*Yapılacak iş:* Verilen metinde “Sosyal ve ekonomik hayatın” sözleriyle başlayan paragrafı, ana bilgilerini koruyarak madde listesi hâlinde yeniden yazın.

*Verilen metin:*
··········

Koronavirüs salgınının yol açtığı panik bütün dünyada olduğu gibi Türkiye’de de giderek yayılırken, bazı ülkelerde açıktan adı konularak ilân edilen olağanüstü hal, ülkemizde böyle bir isimlendirme yapılmadan uygulanıyor.
Üstelik OHAL iddiaları öfkeli bir dille yalanlanmak suretiyle. “Sokağa çıkma yasağına henüz ihtiyaç yok” denilse dahi, alınan kararlarla adeta fiilen öyle bir hal oluşturuluyor.
Sosyal ve ekonomik hayatın nabzının attığı bütün mekânların kapısına kilit vuruluyor; insanları bir araya getiren bütün toplantı ve etkinlikler askıya alınıyor; camilerde Cuma ve vakit namazlarına “ara veriliyor;” okullar ve üniversiteler tatile çıkarılıyor; çarşılar ıssızlaşıyor; toplu taşıma araçları boşalıyor.

··········

*Ham satırlar:*
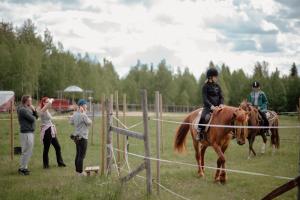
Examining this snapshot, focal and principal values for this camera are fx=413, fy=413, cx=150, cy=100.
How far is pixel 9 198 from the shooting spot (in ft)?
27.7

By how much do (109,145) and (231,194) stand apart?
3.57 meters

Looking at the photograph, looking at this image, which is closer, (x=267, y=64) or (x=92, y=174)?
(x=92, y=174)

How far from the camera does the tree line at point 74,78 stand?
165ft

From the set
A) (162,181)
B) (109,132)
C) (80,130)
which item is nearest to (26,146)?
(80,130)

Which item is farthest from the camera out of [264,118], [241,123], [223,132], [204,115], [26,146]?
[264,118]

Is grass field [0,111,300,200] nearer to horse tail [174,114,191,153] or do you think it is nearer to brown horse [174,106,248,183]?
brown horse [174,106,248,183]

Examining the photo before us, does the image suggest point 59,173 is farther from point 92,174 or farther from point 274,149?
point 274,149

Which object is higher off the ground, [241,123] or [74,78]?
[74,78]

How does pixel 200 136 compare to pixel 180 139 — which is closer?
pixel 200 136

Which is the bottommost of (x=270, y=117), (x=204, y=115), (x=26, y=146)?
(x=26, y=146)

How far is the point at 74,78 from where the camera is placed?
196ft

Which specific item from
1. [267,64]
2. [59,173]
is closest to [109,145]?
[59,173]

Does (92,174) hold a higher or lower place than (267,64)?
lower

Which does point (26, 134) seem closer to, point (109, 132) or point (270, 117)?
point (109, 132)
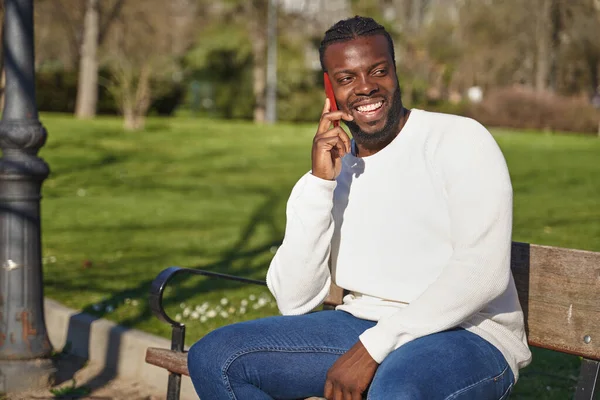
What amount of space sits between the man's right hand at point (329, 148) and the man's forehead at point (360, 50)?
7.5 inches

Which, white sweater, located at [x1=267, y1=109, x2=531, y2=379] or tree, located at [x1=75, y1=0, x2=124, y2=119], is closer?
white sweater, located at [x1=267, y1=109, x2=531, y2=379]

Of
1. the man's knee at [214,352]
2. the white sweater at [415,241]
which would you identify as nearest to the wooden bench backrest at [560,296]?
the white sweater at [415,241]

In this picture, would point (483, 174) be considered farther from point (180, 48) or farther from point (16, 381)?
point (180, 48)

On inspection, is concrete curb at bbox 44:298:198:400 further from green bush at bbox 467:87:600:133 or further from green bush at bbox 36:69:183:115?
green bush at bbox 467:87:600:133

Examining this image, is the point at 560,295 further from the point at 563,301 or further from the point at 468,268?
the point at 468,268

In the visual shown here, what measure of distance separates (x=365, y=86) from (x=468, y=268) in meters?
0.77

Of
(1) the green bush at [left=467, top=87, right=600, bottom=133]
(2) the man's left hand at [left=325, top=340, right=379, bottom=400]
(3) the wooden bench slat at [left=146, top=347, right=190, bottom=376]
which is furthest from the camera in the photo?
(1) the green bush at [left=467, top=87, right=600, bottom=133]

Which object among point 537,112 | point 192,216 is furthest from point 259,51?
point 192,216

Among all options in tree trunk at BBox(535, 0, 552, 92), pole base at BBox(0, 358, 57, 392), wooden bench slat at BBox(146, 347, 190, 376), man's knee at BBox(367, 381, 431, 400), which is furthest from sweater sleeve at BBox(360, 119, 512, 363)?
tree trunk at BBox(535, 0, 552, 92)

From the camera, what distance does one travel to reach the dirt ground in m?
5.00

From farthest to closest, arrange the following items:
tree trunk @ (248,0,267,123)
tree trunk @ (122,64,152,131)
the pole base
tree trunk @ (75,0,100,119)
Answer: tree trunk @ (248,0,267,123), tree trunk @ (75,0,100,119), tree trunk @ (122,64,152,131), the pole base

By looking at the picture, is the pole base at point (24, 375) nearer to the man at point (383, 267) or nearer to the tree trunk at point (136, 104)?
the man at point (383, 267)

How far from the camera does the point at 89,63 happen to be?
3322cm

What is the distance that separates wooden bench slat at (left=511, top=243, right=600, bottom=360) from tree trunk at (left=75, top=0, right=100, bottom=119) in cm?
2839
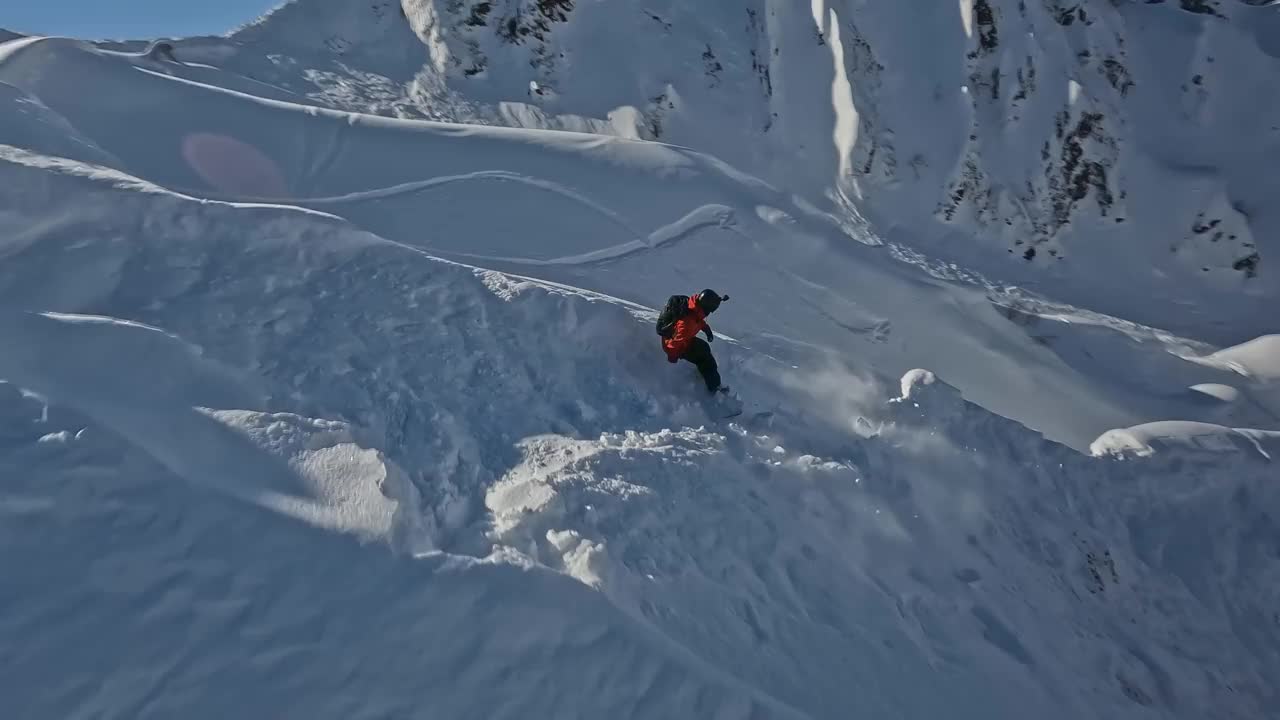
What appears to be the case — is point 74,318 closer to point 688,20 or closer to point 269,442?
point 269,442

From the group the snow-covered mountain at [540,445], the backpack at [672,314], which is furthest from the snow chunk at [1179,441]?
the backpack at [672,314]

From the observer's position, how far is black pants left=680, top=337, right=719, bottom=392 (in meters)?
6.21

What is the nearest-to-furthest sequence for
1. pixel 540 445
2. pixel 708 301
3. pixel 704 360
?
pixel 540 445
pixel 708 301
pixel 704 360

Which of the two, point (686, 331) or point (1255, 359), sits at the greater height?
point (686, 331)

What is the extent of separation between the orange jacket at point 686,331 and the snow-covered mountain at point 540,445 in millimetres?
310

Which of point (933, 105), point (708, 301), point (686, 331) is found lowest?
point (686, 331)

··········

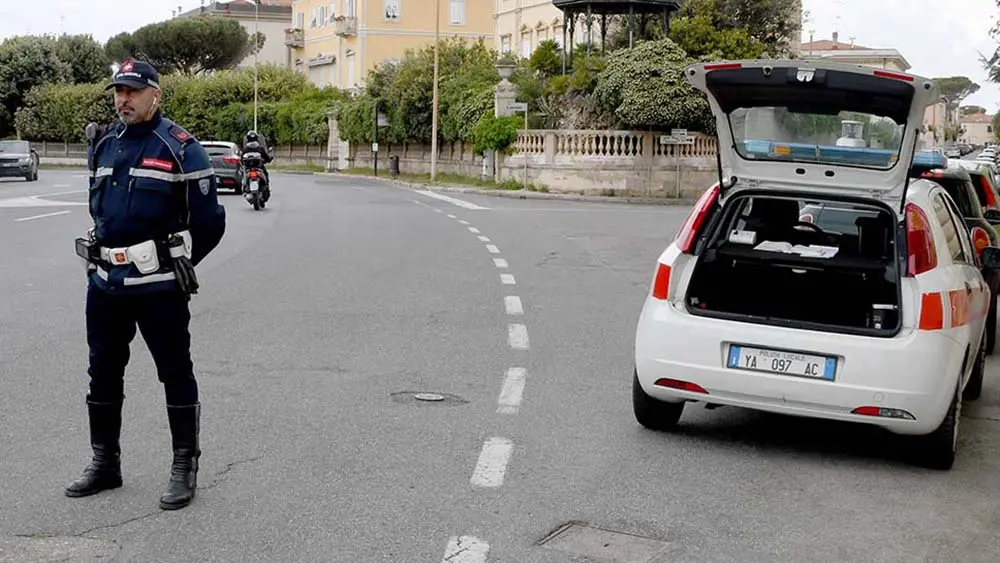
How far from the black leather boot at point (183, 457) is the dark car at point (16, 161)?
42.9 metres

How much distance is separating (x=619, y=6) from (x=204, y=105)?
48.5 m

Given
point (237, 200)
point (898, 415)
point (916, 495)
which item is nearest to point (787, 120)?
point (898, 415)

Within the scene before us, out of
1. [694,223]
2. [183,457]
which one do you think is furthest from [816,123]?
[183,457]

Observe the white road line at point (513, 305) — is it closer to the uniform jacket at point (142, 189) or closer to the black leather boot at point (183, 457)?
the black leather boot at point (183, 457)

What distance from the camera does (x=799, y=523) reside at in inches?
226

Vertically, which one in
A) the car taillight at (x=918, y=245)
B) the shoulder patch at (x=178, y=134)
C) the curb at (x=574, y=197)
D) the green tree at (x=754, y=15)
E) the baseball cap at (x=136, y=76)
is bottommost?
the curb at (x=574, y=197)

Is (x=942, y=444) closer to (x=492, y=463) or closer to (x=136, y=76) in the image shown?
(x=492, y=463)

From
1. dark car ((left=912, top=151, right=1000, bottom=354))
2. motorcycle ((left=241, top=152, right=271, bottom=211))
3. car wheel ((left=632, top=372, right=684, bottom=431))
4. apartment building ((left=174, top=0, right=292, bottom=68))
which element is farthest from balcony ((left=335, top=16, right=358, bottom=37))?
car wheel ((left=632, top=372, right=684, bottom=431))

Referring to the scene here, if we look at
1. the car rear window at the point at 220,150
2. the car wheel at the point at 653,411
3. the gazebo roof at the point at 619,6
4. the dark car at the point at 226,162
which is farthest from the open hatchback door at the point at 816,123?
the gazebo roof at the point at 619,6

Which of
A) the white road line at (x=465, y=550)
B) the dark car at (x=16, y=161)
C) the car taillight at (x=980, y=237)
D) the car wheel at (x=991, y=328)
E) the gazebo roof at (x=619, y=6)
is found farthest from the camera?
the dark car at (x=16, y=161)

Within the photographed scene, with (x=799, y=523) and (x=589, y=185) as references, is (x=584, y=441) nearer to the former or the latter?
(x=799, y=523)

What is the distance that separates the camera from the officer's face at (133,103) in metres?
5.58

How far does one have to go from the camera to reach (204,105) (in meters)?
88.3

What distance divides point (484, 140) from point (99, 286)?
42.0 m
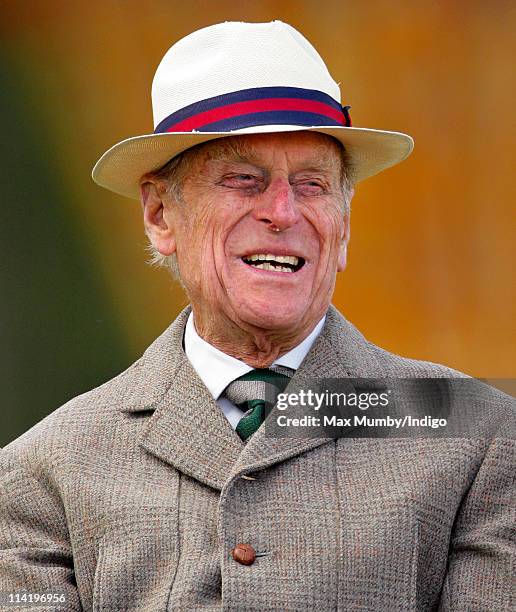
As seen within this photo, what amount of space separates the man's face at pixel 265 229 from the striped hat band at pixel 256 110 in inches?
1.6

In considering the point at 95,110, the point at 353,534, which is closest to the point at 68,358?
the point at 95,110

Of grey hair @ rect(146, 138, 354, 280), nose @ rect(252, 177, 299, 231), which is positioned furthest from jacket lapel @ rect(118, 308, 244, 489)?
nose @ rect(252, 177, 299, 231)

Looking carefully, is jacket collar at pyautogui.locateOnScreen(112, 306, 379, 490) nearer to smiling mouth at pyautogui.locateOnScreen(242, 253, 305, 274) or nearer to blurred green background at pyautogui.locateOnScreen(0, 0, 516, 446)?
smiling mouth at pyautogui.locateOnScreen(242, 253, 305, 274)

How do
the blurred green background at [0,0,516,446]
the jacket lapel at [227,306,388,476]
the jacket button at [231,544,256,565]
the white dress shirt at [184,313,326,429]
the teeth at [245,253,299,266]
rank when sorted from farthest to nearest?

··········

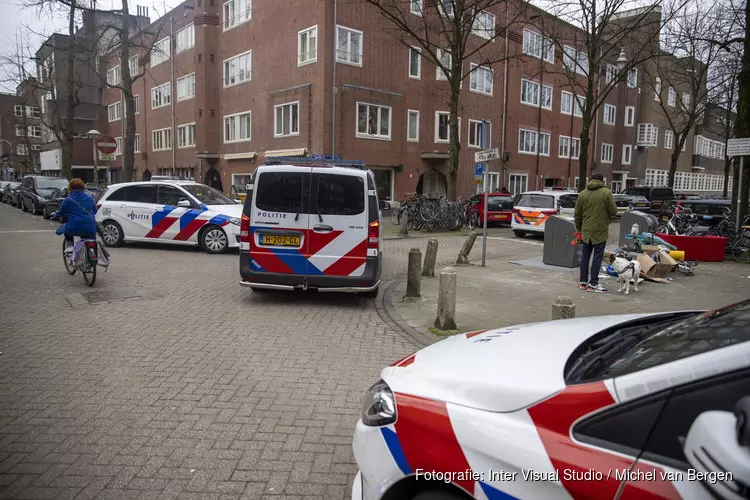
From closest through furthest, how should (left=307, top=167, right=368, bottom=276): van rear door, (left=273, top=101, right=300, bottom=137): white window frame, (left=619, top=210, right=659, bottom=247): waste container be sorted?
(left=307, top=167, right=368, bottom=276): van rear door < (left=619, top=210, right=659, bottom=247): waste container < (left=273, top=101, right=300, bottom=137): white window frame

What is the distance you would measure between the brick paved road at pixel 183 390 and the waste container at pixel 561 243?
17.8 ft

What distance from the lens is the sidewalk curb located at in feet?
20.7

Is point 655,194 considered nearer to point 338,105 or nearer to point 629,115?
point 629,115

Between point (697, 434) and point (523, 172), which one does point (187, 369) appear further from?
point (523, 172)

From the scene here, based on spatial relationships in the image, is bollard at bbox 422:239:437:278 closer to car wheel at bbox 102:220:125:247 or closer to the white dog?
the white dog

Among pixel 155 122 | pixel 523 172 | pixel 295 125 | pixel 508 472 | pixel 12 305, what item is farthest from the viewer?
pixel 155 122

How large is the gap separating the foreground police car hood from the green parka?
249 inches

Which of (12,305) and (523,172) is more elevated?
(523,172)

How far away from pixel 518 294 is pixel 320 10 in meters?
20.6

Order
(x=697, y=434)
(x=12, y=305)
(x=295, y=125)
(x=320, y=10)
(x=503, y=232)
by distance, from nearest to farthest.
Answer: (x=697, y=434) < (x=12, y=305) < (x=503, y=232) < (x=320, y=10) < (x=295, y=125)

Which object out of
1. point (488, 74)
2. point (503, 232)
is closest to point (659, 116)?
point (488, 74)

··········

*Çözüm:*
- Sosyal ve ekonomik hayatın sürdüğü bütün mekânlar kapatılıyor.
- İnsanları bir araya getiren bütün toplantı ve etkinlikler askıya alınıyor.
- Camilerde Cuma ve vakit namazlarına ara veriliyor.
- Okullar ve üniversiteler tatile çıkarılıyor.
- Çarşılar ıssızlaşıyor.
- Toplu taşıma araçları boşalıyor.